## The task
Rewrite the stretch of lines from the one containing "What distance from the image-taking" through the one containing "4. pixel 525 394" as a JSON list of strings, one string per line and no entries for blank lines.

───── Extracted material ─────

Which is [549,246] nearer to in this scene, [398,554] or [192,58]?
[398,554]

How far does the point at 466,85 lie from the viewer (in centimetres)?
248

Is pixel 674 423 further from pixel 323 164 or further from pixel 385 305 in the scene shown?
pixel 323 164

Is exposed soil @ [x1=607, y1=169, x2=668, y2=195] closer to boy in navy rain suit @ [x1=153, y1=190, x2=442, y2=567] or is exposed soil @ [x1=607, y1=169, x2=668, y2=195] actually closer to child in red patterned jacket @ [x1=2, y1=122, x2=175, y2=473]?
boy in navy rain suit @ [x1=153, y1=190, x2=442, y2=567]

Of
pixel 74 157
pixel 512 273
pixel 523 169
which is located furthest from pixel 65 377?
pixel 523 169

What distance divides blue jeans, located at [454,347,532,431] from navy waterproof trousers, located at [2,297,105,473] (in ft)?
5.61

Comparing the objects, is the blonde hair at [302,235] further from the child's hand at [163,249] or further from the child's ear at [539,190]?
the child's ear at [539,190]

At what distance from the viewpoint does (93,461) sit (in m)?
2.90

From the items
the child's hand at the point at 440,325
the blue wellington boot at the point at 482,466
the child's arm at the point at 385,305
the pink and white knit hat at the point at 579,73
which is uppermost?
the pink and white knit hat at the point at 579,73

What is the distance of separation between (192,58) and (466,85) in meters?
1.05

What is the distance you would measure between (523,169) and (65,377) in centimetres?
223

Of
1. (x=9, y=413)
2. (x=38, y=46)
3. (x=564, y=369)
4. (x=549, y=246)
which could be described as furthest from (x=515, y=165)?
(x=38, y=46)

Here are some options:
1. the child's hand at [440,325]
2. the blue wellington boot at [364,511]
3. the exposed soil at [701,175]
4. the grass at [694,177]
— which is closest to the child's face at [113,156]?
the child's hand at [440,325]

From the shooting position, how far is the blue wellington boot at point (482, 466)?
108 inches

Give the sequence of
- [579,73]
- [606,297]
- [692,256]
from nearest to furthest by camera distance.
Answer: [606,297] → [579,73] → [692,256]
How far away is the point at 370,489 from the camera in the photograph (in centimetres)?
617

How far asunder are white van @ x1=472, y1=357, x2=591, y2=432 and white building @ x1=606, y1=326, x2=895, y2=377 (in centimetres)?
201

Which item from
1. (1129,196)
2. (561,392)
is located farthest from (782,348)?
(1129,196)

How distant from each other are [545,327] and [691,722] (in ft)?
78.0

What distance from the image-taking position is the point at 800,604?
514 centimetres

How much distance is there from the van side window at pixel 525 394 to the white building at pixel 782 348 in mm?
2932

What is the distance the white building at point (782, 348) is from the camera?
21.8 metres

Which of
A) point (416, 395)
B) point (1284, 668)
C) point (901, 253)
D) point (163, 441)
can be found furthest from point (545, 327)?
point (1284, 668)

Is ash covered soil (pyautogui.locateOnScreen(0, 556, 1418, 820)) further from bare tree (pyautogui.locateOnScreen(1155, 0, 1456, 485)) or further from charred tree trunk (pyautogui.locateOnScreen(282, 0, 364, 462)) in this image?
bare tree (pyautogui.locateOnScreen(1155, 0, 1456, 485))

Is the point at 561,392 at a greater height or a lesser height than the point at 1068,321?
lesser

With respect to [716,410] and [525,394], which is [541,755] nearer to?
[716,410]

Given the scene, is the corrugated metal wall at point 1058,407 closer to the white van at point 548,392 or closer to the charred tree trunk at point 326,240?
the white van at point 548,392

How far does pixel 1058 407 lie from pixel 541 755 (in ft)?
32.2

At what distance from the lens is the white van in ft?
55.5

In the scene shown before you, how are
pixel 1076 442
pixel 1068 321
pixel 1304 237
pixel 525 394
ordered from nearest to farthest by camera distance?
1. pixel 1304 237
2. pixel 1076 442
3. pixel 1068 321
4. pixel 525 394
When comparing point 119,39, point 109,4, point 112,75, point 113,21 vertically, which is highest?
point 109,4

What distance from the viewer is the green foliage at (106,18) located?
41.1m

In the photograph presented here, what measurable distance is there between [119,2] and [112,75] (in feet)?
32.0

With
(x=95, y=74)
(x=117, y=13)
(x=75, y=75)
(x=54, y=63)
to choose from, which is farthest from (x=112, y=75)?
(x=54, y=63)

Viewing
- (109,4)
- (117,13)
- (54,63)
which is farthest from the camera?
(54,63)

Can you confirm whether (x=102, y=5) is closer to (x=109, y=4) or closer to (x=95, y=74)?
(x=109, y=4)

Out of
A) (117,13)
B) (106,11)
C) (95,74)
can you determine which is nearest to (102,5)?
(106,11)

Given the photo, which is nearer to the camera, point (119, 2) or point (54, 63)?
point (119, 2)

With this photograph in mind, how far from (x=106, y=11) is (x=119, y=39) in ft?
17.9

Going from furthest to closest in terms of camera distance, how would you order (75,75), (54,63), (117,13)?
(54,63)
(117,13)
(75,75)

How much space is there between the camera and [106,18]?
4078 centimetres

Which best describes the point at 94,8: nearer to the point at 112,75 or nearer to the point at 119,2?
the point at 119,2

─────

## Task response
[
  "What distance from the image-taking position is the point at 800,604?",
  "514 centimetres",
  "How much distance is there from the van side window at pixel 525 394 to the white building at pixel 782 348 in mm?",
  "2932",
  "What is the distance the white building at point (782, 348) is from the camera?",
  "21.8 metres",
  "Which of",
  "A) point (416, 395)",
  "B) point (1284, 668)",
  "C) point (901, 253)",
  "D) point (163, 441)",
  "can be found furthest from point (545, 327)?",
  "point (1284, 668)",
  "Is ash covered soil (pyautogui.locateOnScreen(0, 556, 1418, 820)) further from bare tree (pyautogui.locateOnScreen(1155, 0, 1456, 485)) or further from charred tree trunk (pyautogui.locateOnScreen(282, 0, 364, 462)) in this image?",
  "bare tree (pyautogui.locateOnScreen(1155, 0, 1456, 485))",
  "Is the point at 561,392 at a greater height or a lesser height than the point at 1068,321?",
  "lesser",
  "With respect to [716,410] and [525,394], which is [541,755] nearer to?",
  "[716,410]",
  "Given the scene, is the corrugated metal wall at point 1058,407 closer to the white van at point 548,392 or closer to the charred tree trunk at point 326,240?",
  "the white van at point 548,392",
  "How far does pixel 1058 407 lie from pixel 541 755 (in ft)?",
  "32.2",
  "At what distance from the lens is the white van in ft?",
  "55.5",
  "In the scene shown before you, how are",
  "pixel 1076 442",
  "pixel 1068 321",
  "pixel 1304 237",
  "pixel 525 394",
  "ordered from nearest to farthest by camera distance?",
  "1. pixel 1304 237",
  "2. pixel 1076 442",
  "3. pixel 1068 321",
  "4. pixel 525 394"
]